Writing in the introduction to volume one, Curtis asserts that, “…one may treat limitless subjects of an aesthetic character without in any way doing injustice to scientific accuracy or neglecting the homelier phases of aboriginal life.” But one can’t help but believe that even his best intentions in 1907, were not sustainable as he faced increasing pressure to complete the project. By the time he photographs “Salmon Fishing” it would appear that there is something more than artistic license at work?

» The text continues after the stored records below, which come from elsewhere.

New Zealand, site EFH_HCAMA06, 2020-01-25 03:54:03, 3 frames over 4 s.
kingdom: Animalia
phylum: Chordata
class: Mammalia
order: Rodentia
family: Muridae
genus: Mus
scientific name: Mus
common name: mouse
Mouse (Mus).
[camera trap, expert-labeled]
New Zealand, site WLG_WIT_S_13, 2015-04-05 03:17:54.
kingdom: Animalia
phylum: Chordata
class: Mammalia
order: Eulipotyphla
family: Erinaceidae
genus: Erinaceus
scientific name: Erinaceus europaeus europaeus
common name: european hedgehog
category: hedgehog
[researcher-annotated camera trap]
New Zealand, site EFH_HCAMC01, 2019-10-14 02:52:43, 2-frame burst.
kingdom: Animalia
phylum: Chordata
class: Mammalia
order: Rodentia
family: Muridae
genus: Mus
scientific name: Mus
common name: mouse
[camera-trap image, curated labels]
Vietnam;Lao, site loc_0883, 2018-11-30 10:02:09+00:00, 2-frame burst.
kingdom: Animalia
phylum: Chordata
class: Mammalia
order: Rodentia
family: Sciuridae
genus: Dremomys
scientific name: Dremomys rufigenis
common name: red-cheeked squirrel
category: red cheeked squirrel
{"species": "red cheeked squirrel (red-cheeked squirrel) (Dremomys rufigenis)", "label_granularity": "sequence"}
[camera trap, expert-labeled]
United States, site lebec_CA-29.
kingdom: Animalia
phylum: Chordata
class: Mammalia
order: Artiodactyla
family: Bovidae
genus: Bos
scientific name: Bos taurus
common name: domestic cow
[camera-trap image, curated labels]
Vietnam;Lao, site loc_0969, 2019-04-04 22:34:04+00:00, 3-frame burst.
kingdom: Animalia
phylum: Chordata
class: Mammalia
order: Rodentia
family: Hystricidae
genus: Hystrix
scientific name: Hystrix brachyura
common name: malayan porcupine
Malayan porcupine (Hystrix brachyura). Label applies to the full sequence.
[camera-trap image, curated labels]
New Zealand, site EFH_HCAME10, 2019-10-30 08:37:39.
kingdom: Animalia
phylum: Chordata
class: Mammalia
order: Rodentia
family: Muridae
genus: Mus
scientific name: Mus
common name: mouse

Largely photographed in the early decades of the twentieth century, the wearing of long hair by Native men, which had been such an important part of traditional culture was openly discouraged as an extension of assimilationist practices that sought to “civilize” Native peoples at places like the Carlisle Indian Industrial School (1879-1918), which as noted, regularly shorn the hair of young men and boys on arrival. School officials regularly took “before” and “after” pictures of their student in order to demonstrate their success in forcing children from nearly forty different tribes into mainstream culture. The school’s slogan, “To civilize the Indian, get him into civilization. To keep him civilized, let him stay." By the twenties and thirties, long hair and traditional costumes were increasingly rare occurrence on reservation land and Curtis had to make a choice: Either stop the project, or hire a series of young men and women to perform before for the camera, much like the actors in his economically disastrous motion picture. Taken individually, some of the images may appear compelling, fantastical, artificial, but when taken together as a group they greatly undermine the years of research and hard work contributed not only by him, but by his many assistants, collaborators, translators, patrons, models, and suggests either a lapse in judgment, or the desperation of a man struggling to bring the project to an end.